Everyone has their own pleasures, and we all need to treat ourselves, whether this involves a donut, a concert at the end of the month, or a weekly massage. And so, if you’re able to discipline yourself to get up early in the morning, you allow yourself that reward. If not, you go without.
A favorite instant-gratification reward I love is watching the sunrise. And hey, you can’t see the sun rise at noon.
Re-think your morning alarm
If you’re trying all of the above and you still can’t wake up early, maybe you need to rethink your alarm clock system. Some people are lucky enough to wake up with their internal clock, but not everyone has that gift. If you’re relying on your cell phone as an alarm, you might want to invest in a proper alarm. Cell phones get lost under the covers, the batteries die, and their snooze buttons are lethal.
Purchase a proper alarm clock that lets you decide how you want to wake up — to music, obnoxious beeping, or a recorded message. Turn the volume way up and make sure to place it far out of reach. Once you’re up and on your feet, it’s a lot easier to say no to crawling back into bed. Moving around will also increase your circulation, and also your alertness.

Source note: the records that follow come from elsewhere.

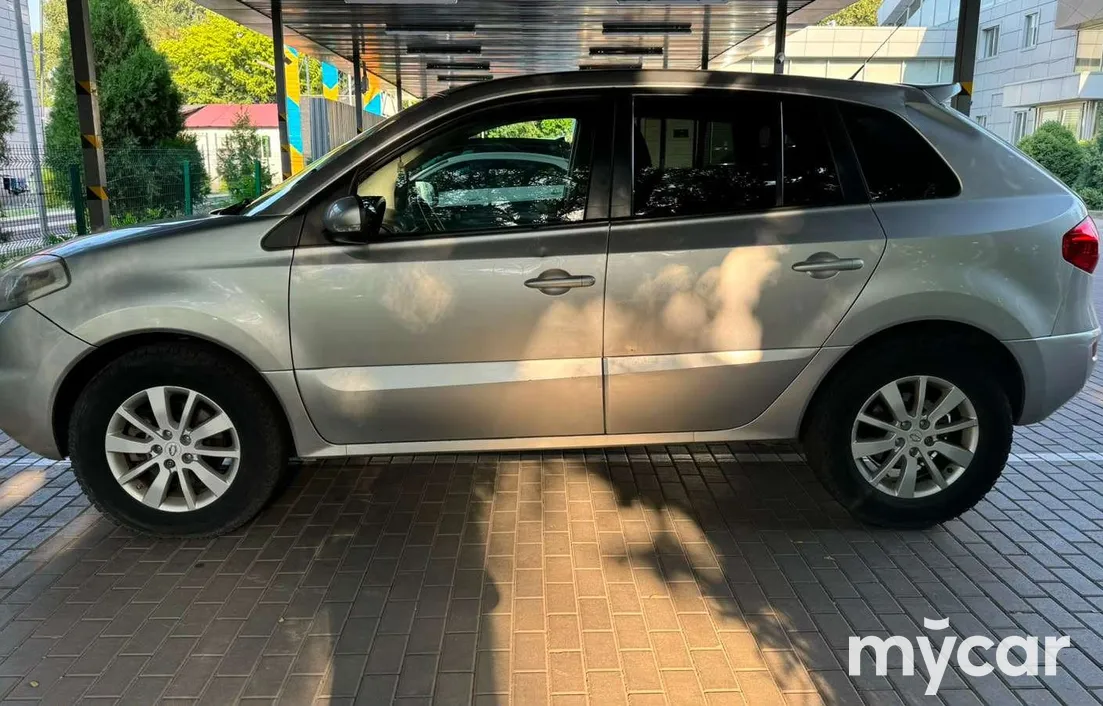 Renault samsung QM5 2014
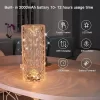 Lampara-Led-de-Cristal-con-control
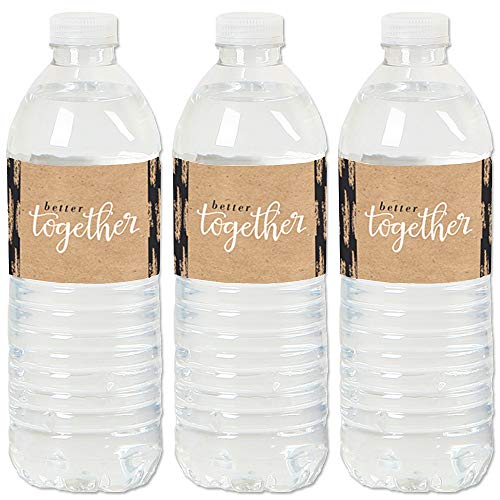 Algopix Similar Product 8 - Better Together  Wedding or Bridal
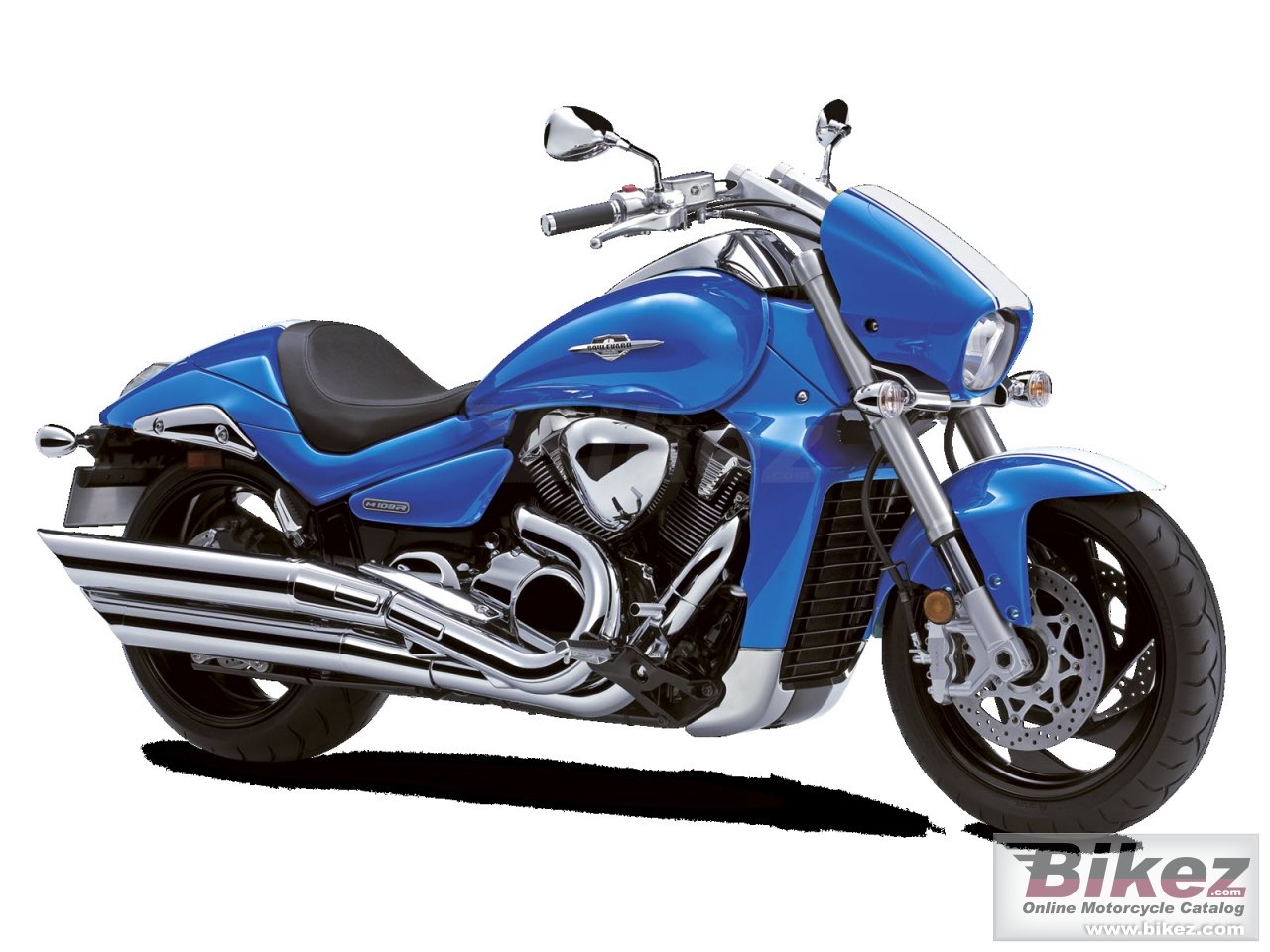 Suzuki Boulevard M109R Limited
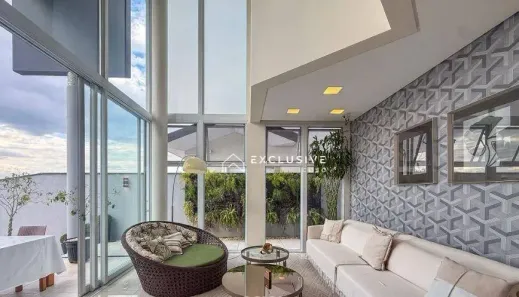 Casa de Condomínio com 5 Quartos para alugar, 315m² no Condomínio Residencial Jaguary, São José dos Campos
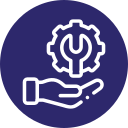 Engineering Led Design Icon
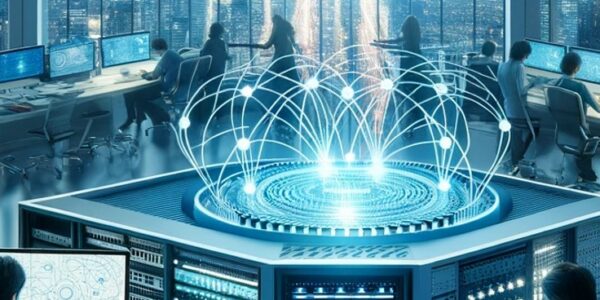 Redes informáticas empresariales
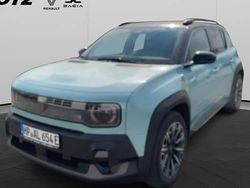 Grün Gebraucht 2025 Renault 4 E-Tech Iconic SUV | 35.990 € (Fairer Preis)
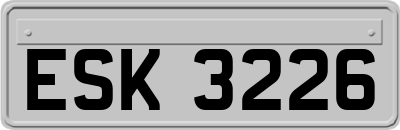 ESK3226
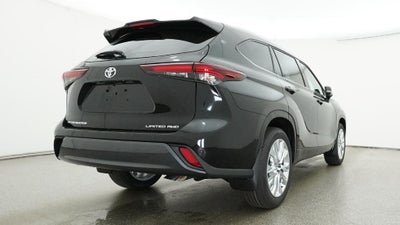 2026 Toyota Highlander Limited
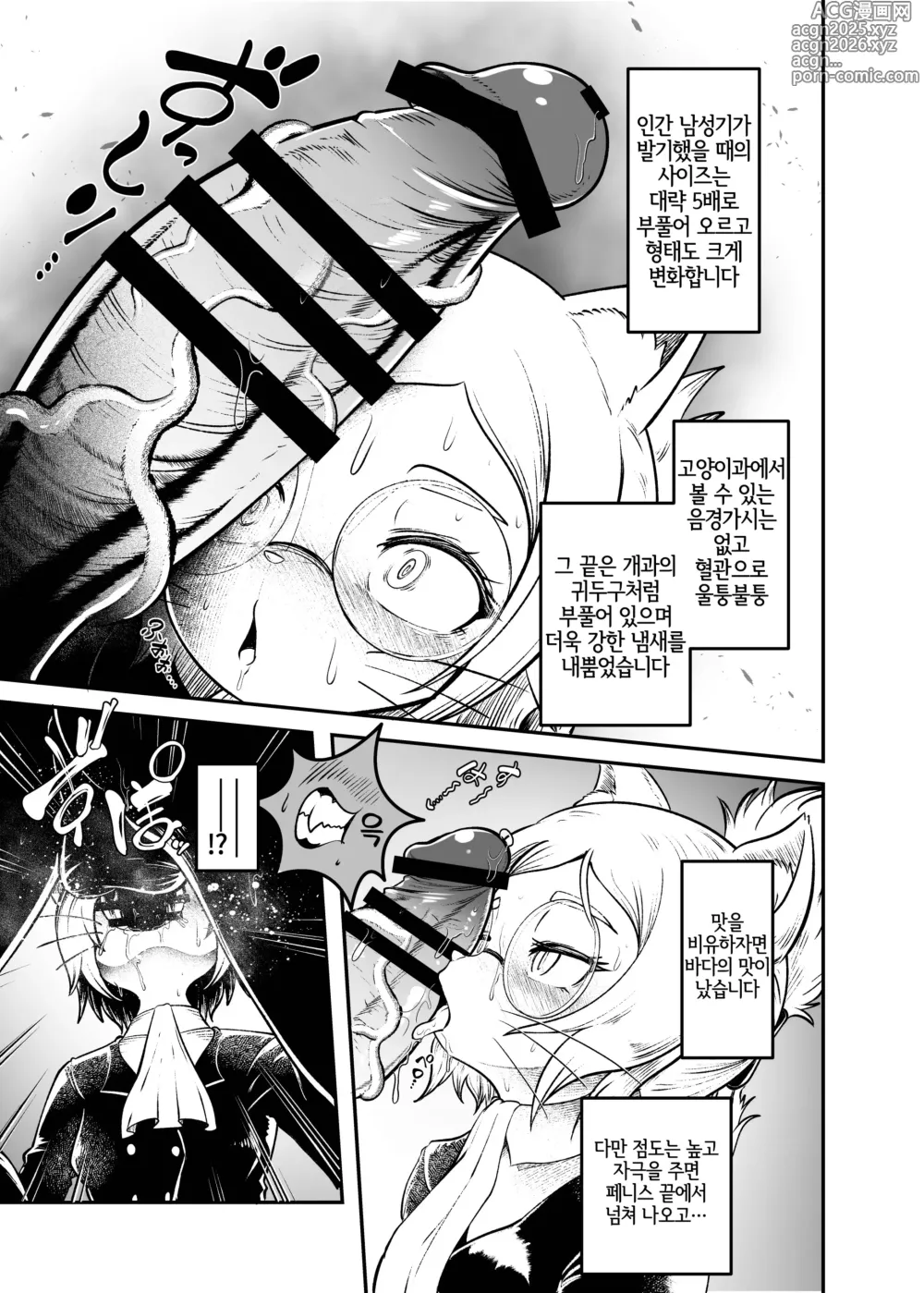 Page 10 of doujinshi Tonelico Houdoukan no Ura Houkokusho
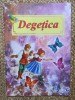 Degetica. Poveste ilustrata A4 - H.C. Andersen, Roxel Cart
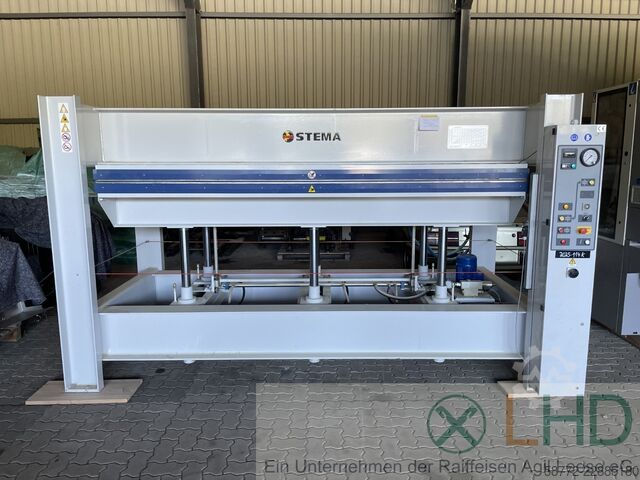 Fineerpers Stema S.r.L. P – 90 C
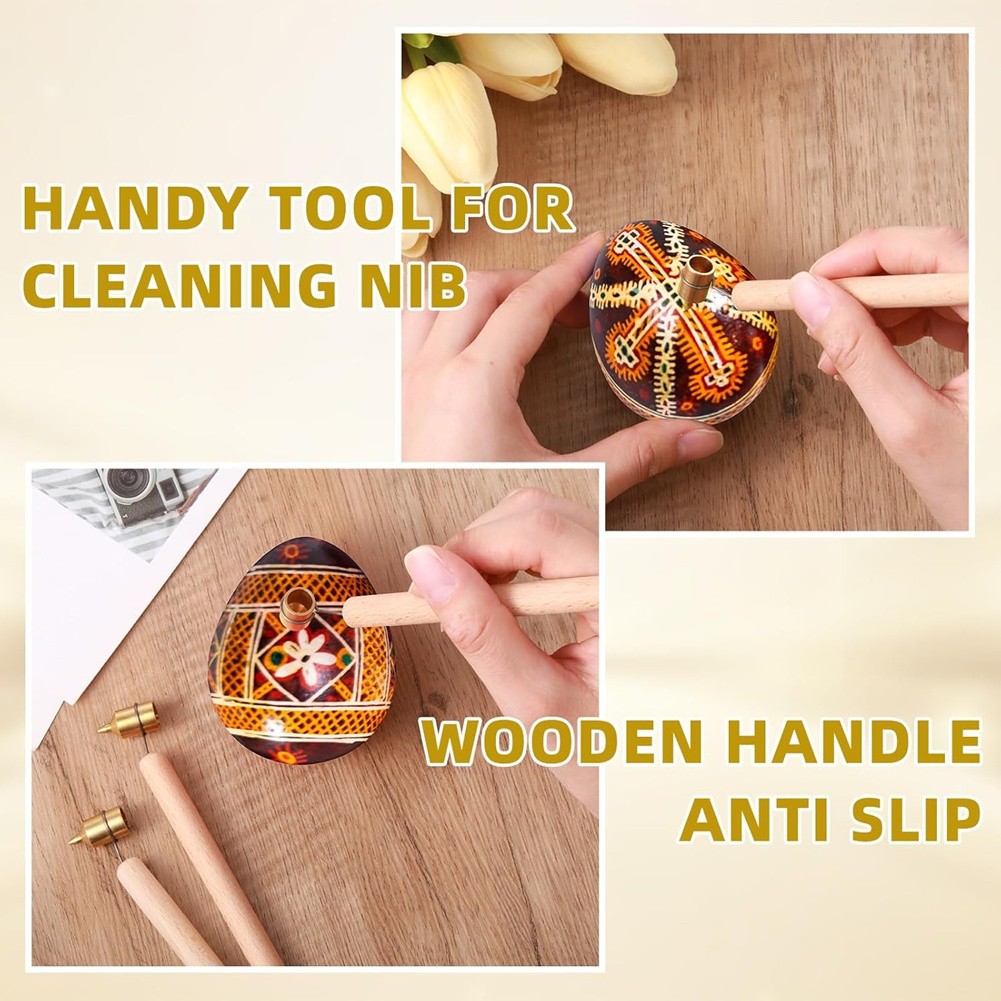 0.3mm 0.4mm 0.6mm Hot Crayon Wooden Handle Painting Pen Ruler Pen2069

A great alarm clock I’ve used, that is also very affordable, is the iLuv Time Shaker. It has a device you place under your pillow that vibrates when your alarm goes off, and it is super effective. If you have a Fitbit, it also has a similar vibration alarm. Using multi-sensory stimuli makes sleeping through the snooze button much more difficult.
Get clear on your why
Why are you getting up early? To work on a passion project? Get in better physical shape? Pursue higher education? In the moment, it’s easy to stay “in the now” and hit the snooze button. But when you focus on long-term goals, it pulls the significance of your moment-by-moment choices into focus.When you focus on long-term goals, it pulls the significance of your moment-by-moment choices into focus. Click To Tweet
Pull the trigger
Overall, there are many ways to get up early. Some may not be as pleasant as others, and some might not be quick fixes, but these tips will assist you in making the most out of your day. If they’ve helped an anti-morning person like me, they’ll surely do wonders for you!